Jennifer Riley: Welcome to our listeners. Thank you for being here again for our weekly podcast, the Class Action Weekly Wire. I’m Jennifer Riley, partner at Duane Morris, and joining me today are Shireen Wetmore and Eden Anderson. Thank you so much for being on the podcast today, guys.

Shireen Wetmore: Thank you. Jen, happy to be part of the podcast.

Eden Anderson: Thanks, Jen. I’m glad to be here.

Jennifer: So, today on the podcast we are discussing the recent publication of this year’s edition of the Duane Morris Private Attorneys General Act (or PAGA) Review. Listeners can find the e-book publication on our blog, the Duane Morris Class Action Defense Blog. Shireen, can you start by telling our listeners a little bit about the publication?

Shireen: Absolutely, Jen. As a quick refresher for our audience, California’s Private Attorneys General Act is a statute that authorizes employees to step into the shoes of the California Labor Commissioner and sue their employers for civil penalties under the Labor Code. As has been the case for really the past decade, claims filed under the PAGA continue to be among the most popular filed in California wage and hour matters. Frequently, these claims are preferred by plaintiffs over class actions because of the limited standing requirements and the ability for plaintiffs to bring class-like representative claims without class certification requirements, and the ability to avoid removal to federal court.

The PAGA reforms in June of last year are starting to change how these cases are litigated and when they’re brought. but by all accounts, 2024 was a very active year on the PAGA litigation front, and to assist with understanding what this means for employers facing PAGA claims, Duane Morris has released the Duane Morris PAGA Review – 2025, the latest edition of this annual publication. It analyzes key PAGA rulings and litigation developments in 2024, and the significant trends that are apt to impact these types of representative actions in 2025. So, we hope that companies and employers will benefit from this resource as they work to keep up with these evolving laws and standards.
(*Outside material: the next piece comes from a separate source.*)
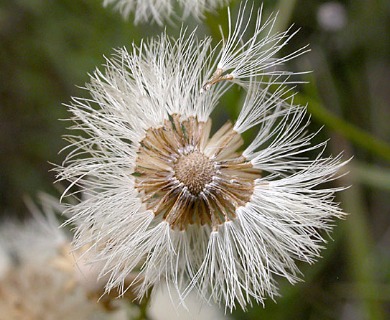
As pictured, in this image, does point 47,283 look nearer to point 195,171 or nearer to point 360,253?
point 195,171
Jennifer: Great, thank you so much for that overview, Shireen. Eden, what are some of the key takeaways from the publication in regard to PAGA litigation in 2024?

Eden: Yeah, according to data maintained by California’s Department of Industrial Relations, the number of PAGA notices filed with the LWDA has increased exponentially over the past two decades, and was the highest number ever in 2024. With that said, we saw legislative change to PAGA in July of 2024. The amendments to PAGA now provide employers with greater ability to cure violations and avoid litigation, caps on penalties that can be imposed, requirements for PAGA cases to be manageable, and limits on statutory standing so that a PAGA plaintiff can now only seek penalties for violations that they personally suffered and which affected other employees. We’re just starting to see how those amendments are affecting PAGA litigation, but we anticipate they won’t stop the plaintiffs’ bar from continuing to pursue these claims in droves.

Jennifer: Interesting, and this area is certainly evolving quickly. Shireen, can you tell our listeners about some of the developments that occurred during 2024 in particular?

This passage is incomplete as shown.